Part 9 - Secepat Itu?

15.1K 800 3
                                    

Aku berlari mengelilingi taman kompleksku dengan santai sambil mendengarkan lagu di iPod yang kuputar secara acak. Ketenanganku terganggu saat ada seseorang menarik kuncir rambutku. Aku menoleh dan berkacak pinggang ketika mengetahui ada Kak Ryan yang berdiri di hadapanku sambil bersiul.
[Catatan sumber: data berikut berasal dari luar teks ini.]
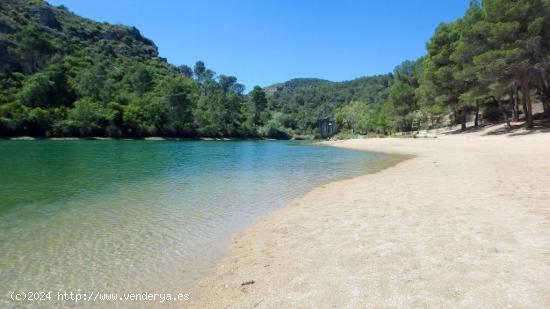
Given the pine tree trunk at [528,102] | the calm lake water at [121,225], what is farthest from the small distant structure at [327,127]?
the calm lake water at [121,225]

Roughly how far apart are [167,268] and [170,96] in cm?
10709

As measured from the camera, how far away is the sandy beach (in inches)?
185

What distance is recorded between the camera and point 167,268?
270 inches

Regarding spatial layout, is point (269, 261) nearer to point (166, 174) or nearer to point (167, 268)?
point (167, 268)

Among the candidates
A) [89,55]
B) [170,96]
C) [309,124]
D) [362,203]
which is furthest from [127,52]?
[362,203]

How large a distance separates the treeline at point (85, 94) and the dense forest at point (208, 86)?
12.5 inches

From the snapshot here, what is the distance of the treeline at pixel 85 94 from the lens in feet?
269

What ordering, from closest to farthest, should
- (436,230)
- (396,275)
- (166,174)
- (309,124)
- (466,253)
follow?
(396,275)
(466,253)
(436,230)
(166,174)
(309,124)

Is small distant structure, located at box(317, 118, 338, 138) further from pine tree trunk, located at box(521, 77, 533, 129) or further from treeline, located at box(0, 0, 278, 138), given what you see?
pine tree trunk, located at box(521, 77, 533, 129)

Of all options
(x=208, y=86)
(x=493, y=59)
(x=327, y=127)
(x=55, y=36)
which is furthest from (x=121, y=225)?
Result: (x=208, y=86)

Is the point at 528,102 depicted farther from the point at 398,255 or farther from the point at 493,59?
the point at 398,255

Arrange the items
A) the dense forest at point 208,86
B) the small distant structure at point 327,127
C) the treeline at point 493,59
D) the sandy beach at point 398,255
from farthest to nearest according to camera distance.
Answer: the small distant structure at point 327,127 → the dense forest at point 208,86 → the treeline at point 493,59 → the sandy beach at point 398,255

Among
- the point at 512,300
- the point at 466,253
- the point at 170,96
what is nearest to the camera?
the point at 512,300

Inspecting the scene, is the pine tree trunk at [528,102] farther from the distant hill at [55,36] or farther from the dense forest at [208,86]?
the distant hill at [55,36]
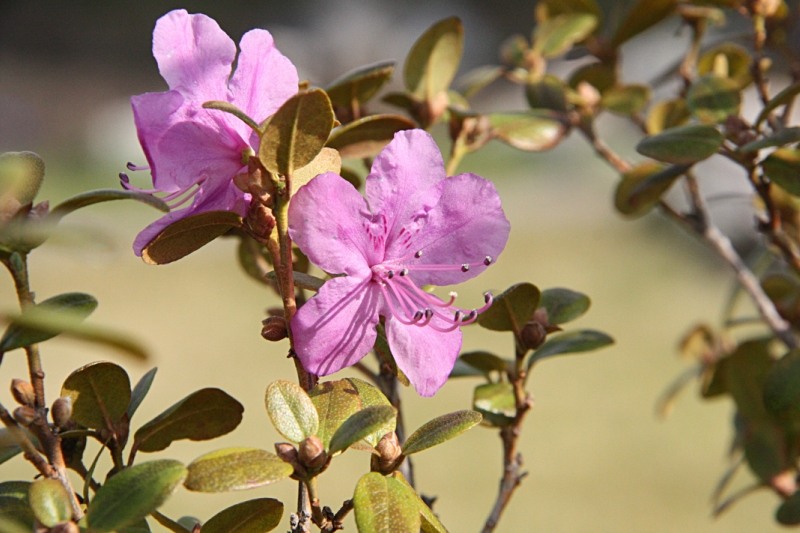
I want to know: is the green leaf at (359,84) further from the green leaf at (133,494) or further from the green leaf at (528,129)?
the green leaf at (133,494)

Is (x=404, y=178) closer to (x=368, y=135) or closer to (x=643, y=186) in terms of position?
(x=368, y=135)

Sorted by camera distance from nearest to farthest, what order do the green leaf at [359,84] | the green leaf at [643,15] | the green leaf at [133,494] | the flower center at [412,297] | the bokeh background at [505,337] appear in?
the green leaf at [133,494] < the flower center at [412,297] < the green leaf at [359,84] < the green leaf at [643,15] < the bokeh background at [505,337]

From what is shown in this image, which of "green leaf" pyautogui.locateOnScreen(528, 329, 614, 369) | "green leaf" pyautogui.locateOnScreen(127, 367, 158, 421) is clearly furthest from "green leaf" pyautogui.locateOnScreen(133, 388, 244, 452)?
"green leaf" pyautogui.locateOnScreen(528, 329, 614, 369)

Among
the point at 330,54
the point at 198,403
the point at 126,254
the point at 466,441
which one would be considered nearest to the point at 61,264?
the point at 126,254

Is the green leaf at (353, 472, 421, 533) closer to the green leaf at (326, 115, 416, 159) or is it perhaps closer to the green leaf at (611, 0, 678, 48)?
the green leaf at (326, 115, 416, 159)

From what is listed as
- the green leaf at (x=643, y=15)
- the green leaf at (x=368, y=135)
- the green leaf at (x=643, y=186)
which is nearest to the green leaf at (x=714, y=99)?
the green leaf at (x=643, y=186)
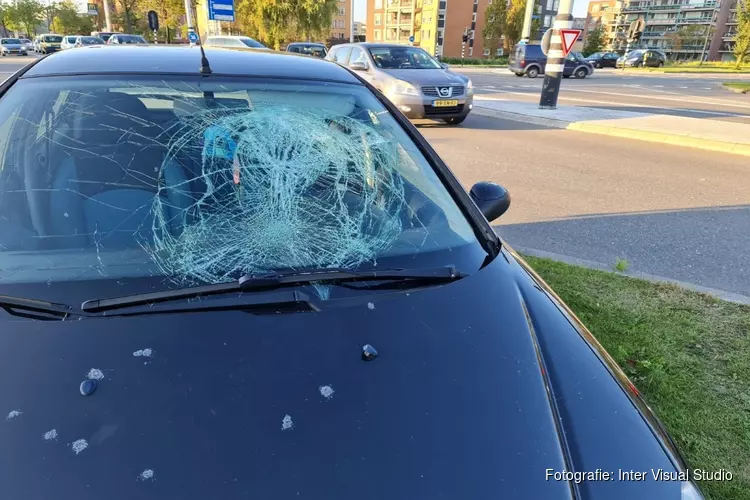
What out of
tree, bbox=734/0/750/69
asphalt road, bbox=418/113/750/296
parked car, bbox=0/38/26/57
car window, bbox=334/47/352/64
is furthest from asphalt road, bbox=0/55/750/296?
parked car, bbox=0/38/26/57

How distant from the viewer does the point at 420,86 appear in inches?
397

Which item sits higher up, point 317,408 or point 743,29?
point 743,29

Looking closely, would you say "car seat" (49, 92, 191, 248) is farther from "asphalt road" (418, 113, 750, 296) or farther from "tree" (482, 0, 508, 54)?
"tree" (482, 0, 508, 54)

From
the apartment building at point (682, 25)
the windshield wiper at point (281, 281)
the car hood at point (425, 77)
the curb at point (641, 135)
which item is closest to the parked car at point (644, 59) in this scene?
the apartment building at point (682, 25)

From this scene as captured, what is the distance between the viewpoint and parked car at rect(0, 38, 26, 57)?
39.2 meters

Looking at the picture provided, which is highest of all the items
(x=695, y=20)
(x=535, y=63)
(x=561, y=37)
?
(x=695, y=20)

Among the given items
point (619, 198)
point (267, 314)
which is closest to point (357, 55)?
point (619, 198)

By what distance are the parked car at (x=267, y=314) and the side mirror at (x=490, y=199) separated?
0.01 metres

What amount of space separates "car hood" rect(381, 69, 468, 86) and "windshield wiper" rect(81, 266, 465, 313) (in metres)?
9.24

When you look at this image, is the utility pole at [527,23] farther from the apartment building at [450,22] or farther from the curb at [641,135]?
the apartment building at [450,22]

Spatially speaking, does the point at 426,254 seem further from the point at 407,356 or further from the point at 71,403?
the point at 71,403

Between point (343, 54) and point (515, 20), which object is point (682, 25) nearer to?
point (515, 20)

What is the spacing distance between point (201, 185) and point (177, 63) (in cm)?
66

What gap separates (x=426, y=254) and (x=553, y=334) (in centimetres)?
48
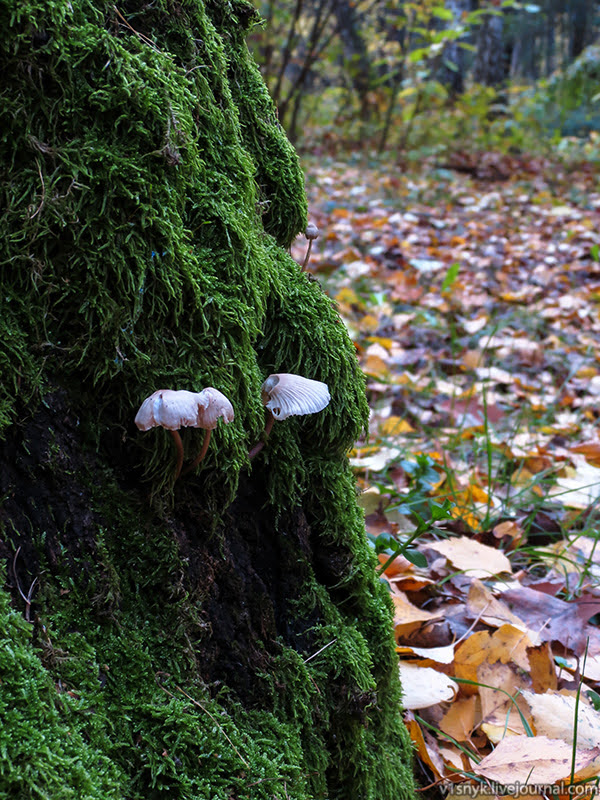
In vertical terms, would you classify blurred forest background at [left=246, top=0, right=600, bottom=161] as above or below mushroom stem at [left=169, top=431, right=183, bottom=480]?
above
"Astaga, selama bertahun-tahun nggak ada kakak tuh hidup aku tenang! Kenapa sekarang muncul lagi sih!" gumamku emosi. Kak Ryan mengangkat bahunya, "Yah, mungkin kita jodoh."

Aku menoyor kepalanya yang hampir botak, "Jodoh darimana! Kasihan tuh istrimu menunggu di rumah, malah enak-enakkan godain aku disini. Hush, sana pulang." Aku mengibaskan tanganku ke arahnya untuk mengusirnya.
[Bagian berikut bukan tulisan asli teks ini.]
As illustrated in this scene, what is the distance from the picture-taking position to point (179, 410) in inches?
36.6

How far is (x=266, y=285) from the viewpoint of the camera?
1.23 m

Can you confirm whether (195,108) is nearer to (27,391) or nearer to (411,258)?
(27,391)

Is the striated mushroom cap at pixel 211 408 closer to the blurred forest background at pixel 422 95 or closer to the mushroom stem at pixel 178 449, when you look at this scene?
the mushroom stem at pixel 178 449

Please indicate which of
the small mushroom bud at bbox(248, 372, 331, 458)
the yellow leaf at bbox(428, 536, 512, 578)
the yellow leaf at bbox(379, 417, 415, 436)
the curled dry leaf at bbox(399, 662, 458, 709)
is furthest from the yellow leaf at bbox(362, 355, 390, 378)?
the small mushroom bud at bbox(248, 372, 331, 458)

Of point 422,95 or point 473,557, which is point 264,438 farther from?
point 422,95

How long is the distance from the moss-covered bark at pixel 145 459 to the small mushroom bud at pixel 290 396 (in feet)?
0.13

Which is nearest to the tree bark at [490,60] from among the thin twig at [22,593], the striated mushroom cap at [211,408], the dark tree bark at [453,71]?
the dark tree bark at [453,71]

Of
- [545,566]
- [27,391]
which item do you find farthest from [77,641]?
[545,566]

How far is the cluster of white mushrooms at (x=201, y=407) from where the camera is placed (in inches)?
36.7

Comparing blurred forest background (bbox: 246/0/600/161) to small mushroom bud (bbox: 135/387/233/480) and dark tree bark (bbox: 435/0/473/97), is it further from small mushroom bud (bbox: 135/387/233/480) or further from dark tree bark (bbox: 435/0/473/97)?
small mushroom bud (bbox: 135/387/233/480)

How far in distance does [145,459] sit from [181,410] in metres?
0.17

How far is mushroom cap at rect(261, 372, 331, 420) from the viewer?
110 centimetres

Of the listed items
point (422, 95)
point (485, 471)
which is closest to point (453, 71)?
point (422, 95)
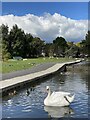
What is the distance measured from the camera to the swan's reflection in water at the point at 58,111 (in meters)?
14.6

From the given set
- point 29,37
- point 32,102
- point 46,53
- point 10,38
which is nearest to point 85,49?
point 46,53

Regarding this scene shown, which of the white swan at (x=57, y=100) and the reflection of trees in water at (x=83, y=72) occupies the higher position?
the reflection of trees in water at (x=83, y=72)

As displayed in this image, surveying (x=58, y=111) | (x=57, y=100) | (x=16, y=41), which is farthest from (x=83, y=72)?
(x=16, y=41)

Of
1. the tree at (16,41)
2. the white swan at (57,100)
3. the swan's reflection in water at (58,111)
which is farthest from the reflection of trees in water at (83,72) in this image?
the tree at (16,41)

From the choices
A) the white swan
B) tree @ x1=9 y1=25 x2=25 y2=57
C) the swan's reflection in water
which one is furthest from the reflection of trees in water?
tree @ x1=9 y1=25 x2=25 y2=57

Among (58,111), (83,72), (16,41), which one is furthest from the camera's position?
(16,41)

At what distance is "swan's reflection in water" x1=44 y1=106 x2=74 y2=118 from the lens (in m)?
14.6

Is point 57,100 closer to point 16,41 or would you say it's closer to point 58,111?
point 58,111

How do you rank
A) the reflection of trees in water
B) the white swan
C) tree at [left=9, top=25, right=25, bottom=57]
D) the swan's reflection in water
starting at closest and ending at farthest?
the swan's reflection in water
the white swan
the reflection of trees in water
tree at [left=9, top=25, right=25, bottom=57]

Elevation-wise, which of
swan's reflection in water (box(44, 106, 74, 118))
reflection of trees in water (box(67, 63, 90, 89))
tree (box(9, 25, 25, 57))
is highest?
tree (box(9, 25, 25, 57))

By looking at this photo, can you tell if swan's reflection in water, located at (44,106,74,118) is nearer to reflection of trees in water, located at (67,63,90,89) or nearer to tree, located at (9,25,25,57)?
reflection of trees in water, located at (67,63,90,89)

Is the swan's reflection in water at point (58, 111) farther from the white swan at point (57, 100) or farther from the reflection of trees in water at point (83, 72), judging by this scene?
the reflection of trees in water at point (83, 72)

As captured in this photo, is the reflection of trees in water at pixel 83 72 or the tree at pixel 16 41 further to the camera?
the tree at pixel 16 41

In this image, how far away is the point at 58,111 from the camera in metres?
15.4
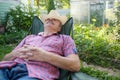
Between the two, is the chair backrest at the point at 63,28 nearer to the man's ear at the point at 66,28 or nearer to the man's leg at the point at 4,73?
the man's ear at the point at 66,28

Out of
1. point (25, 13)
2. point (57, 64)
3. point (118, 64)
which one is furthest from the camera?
point (25, 13)

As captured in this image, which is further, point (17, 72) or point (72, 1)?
point (72, 1)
"Istri?" tanya Kak Ryan dengan alis bertautan, "Sejak kapan aku punya istri?" lanjutnya. Aku hanya mengendikkan bahu dan merebut kuncir rambutku yang ada di tangannya. Dia menahan tanganku, jadilah tanganku dan tangannya bersentuhan. Oh Tuhan...

"Kamu benar, sebentar lagi memang aku punya istri," ujarnya singkat dan jelas.

Dadaku sesak, selama ini aku berusaha melupakannya, menghiraukannya, dan membuangnya jauh-jauh dari hidupku. Lihat, bahkan dia akan menikah sebentar lagi. Sungguh tidak tau diri kalau aku masih mengharapkannya. Aku menghentakkan tangannya dan memandangnya sinis,

"Kalau begitu jadilah orang yang setia. Jangan buat calon istrimu itu kecewa,"

"Tidak akan." Jawabnya.

Kemudian aku berlari menuju rumahku yang tidak jauh dari taman. Saat aku membuka pagar, ternyata mobil Ayah yang digunakan untuk menjemput Kak Adam sudah terpakir di dalam garasi. Aku melompat kegirangan dan memeluk Kak Adam yang berdiri di teras rumah, "Kakak!"

"Udah, mandi dulu deh. Gila, baumu busuk banget!" ujar Kak Adam sambil menutup hidungnya.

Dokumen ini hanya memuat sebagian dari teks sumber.